- _Given passage_
= Beginning of Section =
William C. Chamberlain was born on December 12, 1845, in Farmington, Pennsylvania, to Nelson and Dimis Chamberlain. His father was a farmer who owned $200 of personal property by 1860. The family lived in Farmington until the 1850s, when they moved to Cameron, New York.
According to an early biographer, “When only a lad of fifteen years his heart became fired with patriotism, which found expression in his service to his country.” He enlisted in the Union army on August 14, 1861, and he mustered in as a private in Company B of the 86th New York Infantry on August 30. He apparently lied about his age, claiming that he was eighteen years old. The regiment took part in the Second Battle of Manassas. He fell ill in the summer of 1862, and he spent several months in Harewood General Hospital in Washington, D.C. Union officials transferred him to a hospital in Rhode Island in November 1862, and he was discharged for disability on January 3, 1863.
He settled in Alma, New York, after leaving the army. According to one biographer, he “purchased a tract of wild, undeveloped land, which he improved, and when it was discovered to be in the oil district he sold it for a large advance upon the price paid.” He married Cornelia White on May 4, 1870, and they had two children: Cora, born around 1873; and Mildred, born around 1878. He applied for a federal pension in March 1882 and eventually received one. They moved to Hambden, Ohio, around 1884. He supported the Republican Party, and he served on the Board of Trustees for Hambden Township. He died of pneumonia in Lake County, Ohio, in 1917.
= End of Section =
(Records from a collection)
= Beginning of Section =
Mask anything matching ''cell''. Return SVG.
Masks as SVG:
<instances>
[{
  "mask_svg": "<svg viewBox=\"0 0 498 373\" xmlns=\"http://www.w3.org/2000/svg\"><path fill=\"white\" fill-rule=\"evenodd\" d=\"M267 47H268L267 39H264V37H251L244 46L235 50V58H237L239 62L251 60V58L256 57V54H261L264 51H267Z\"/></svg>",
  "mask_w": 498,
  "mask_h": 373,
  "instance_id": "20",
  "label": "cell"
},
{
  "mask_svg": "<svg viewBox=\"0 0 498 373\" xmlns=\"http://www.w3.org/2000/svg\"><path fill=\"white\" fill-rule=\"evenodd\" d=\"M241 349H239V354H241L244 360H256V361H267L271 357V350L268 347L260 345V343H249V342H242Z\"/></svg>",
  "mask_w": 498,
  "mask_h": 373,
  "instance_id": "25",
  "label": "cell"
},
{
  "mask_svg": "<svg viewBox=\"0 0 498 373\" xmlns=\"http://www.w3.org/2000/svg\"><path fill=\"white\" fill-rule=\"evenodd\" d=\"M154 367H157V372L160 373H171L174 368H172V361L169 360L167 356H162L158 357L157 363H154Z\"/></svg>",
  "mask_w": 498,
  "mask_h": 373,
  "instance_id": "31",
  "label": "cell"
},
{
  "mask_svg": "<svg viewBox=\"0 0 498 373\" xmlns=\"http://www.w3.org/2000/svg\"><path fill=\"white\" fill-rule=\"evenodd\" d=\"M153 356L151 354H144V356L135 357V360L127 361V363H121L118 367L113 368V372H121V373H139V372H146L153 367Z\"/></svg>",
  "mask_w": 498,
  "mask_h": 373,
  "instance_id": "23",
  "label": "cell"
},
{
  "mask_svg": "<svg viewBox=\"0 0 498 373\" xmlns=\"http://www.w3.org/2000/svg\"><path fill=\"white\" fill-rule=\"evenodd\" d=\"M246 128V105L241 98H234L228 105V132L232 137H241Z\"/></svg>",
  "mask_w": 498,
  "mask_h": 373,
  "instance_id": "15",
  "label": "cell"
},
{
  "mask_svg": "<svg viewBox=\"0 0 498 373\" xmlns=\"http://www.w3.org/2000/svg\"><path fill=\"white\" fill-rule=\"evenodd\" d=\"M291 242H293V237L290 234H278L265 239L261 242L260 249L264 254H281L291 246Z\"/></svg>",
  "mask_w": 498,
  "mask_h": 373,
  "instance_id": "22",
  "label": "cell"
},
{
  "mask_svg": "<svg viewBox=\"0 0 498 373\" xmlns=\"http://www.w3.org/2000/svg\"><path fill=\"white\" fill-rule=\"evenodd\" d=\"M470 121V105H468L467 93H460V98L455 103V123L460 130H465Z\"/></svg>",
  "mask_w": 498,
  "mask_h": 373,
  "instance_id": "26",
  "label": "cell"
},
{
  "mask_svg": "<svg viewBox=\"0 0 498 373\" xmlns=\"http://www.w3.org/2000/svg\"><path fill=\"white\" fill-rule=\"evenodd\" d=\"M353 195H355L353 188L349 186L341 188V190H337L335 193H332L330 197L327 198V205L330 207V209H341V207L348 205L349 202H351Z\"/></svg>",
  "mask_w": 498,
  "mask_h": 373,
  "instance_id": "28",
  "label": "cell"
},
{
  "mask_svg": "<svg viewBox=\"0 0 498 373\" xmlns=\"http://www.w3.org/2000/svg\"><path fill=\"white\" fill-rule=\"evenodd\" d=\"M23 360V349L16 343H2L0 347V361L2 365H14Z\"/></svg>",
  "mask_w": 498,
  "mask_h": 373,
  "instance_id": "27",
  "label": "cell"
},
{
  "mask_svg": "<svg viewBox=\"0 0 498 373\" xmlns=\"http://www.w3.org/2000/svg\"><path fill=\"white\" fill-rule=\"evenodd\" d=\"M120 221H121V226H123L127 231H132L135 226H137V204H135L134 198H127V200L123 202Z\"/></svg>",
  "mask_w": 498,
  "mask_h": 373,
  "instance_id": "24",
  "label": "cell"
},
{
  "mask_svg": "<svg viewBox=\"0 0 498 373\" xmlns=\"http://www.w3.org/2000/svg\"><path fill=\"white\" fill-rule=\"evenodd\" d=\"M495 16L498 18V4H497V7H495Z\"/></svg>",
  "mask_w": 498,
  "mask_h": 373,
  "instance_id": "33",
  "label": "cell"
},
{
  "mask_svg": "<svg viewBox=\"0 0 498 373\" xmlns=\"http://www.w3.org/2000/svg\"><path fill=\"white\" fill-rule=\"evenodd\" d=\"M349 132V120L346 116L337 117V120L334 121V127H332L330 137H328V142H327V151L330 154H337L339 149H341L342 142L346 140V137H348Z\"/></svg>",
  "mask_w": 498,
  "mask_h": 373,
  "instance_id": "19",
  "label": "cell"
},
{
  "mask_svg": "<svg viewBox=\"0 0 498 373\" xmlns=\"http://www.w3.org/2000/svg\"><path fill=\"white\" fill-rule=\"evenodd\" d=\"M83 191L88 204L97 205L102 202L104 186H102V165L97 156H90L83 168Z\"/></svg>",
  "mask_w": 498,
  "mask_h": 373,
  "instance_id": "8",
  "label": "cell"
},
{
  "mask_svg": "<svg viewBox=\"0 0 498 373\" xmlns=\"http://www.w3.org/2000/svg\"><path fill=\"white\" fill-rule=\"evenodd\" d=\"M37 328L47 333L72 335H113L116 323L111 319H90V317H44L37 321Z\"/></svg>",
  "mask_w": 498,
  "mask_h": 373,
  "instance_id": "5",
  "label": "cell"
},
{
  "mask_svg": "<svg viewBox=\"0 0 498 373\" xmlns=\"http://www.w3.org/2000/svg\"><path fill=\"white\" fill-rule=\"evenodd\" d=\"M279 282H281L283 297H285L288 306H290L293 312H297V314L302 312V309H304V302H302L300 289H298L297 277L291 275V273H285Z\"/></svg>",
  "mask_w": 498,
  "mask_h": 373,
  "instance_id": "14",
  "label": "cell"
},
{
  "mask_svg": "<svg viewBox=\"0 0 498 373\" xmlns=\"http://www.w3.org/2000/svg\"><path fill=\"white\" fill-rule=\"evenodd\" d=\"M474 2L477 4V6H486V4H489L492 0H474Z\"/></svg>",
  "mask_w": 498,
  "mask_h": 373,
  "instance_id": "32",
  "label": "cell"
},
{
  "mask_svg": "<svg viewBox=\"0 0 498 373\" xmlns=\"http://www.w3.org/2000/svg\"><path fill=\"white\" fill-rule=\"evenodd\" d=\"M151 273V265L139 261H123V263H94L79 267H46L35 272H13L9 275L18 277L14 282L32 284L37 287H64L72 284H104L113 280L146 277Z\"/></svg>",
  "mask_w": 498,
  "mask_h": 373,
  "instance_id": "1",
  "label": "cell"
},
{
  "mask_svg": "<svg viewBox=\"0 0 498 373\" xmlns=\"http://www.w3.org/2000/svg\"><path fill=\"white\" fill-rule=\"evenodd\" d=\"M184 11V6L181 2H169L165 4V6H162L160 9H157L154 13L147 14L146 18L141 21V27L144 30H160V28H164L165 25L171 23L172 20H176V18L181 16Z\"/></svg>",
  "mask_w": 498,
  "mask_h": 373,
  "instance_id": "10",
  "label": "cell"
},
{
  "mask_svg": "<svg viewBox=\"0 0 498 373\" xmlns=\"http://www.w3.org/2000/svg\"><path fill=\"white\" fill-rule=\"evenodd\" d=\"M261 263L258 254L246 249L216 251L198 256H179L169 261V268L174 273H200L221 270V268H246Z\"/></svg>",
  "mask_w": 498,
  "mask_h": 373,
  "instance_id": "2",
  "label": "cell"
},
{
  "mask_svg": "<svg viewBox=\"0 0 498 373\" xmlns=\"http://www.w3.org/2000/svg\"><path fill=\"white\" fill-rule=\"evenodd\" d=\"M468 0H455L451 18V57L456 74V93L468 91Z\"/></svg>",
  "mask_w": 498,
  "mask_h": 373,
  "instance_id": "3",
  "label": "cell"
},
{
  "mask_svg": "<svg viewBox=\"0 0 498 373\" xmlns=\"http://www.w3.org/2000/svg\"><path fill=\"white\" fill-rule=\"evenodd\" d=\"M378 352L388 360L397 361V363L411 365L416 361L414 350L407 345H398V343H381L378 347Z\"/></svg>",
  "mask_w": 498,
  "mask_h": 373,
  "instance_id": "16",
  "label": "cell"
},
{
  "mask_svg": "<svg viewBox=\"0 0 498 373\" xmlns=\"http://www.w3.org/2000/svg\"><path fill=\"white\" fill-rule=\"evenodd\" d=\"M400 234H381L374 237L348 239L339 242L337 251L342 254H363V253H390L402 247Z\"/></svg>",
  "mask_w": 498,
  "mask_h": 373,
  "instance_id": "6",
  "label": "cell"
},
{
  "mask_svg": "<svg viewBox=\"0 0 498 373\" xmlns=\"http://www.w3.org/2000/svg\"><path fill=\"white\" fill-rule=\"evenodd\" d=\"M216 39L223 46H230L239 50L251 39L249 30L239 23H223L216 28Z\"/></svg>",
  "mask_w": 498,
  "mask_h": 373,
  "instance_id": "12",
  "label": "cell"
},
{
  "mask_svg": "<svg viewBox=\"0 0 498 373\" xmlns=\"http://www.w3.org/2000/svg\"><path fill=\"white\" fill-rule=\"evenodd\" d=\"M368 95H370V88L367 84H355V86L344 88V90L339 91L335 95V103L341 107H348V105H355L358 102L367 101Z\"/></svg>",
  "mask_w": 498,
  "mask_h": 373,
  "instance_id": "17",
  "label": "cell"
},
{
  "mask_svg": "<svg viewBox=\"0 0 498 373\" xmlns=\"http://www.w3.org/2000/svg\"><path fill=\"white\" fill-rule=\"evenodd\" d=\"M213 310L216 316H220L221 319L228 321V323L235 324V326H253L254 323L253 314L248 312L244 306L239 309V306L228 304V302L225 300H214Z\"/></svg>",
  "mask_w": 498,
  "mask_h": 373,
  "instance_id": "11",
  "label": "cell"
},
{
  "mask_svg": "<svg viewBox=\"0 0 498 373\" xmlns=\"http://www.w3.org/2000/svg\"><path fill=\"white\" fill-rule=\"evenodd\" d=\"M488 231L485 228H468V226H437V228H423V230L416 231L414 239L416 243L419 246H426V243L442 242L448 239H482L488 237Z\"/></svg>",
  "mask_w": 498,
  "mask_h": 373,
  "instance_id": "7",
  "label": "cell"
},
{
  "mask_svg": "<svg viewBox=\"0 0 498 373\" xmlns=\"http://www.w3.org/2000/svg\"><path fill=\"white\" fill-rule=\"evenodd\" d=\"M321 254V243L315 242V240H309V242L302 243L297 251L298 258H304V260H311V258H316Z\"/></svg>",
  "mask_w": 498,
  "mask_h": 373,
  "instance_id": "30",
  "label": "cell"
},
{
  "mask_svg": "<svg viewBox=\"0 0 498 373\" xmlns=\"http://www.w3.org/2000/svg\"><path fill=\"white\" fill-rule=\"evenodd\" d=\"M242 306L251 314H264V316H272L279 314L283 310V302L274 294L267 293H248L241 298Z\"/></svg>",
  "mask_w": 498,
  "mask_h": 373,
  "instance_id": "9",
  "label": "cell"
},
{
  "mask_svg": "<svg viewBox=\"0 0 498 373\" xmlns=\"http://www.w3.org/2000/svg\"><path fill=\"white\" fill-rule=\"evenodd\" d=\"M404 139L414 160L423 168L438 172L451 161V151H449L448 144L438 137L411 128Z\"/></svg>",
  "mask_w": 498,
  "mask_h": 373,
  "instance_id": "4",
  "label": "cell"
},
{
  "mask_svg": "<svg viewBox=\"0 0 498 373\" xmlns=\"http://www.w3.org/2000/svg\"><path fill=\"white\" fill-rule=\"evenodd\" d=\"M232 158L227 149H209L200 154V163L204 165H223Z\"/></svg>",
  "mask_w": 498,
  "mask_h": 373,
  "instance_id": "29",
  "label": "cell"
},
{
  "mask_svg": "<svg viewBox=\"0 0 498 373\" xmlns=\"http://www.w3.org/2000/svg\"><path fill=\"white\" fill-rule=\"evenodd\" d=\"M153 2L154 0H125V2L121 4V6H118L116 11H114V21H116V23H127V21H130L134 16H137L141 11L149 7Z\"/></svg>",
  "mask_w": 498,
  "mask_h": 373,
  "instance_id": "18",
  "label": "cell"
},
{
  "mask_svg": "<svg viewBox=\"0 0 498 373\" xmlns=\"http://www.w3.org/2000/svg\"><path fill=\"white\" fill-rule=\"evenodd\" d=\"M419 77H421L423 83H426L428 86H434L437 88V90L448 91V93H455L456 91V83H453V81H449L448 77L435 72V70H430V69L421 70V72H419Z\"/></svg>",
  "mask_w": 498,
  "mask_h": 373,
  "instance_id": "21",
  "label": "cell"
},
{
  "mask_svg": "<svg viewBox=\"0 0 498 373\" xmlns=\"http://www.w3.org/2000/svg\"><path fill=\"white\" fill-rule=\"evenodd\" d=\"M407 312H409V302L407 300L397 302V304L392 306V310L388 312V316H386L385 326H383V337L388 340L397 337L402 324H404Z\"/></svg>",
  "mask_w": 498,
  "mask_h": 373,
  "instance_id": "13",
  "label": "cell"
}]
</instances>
= End of Section =
- _Assignment_
Extract the passage of the Chamberlain biography starting with "He settled in" and going on through "Ohio, in 1917.", word for word. The records were taken from a different source than the text.

- _Answer section_
He settled in Alma, New York, after leaving the army. According to one biographer, he “purchased a tract of wild, undeveloped land, which he improved, and when it was discovered to be in the oil district he sold it for a large advance upon the price paid.” He married Cornelia White on May 4, 1870, and they had two children: Cora, born around 1873; and Mildred, born around 1878. He applied for a federal pension in March 1882 and eventually received one. They moved to Hambden, Ohio, around 1884. He supported the Republican Party, and he served on the Board of Trustees for Hambden Township. He died of pneumonia in Lake County, Ohio, in 1917.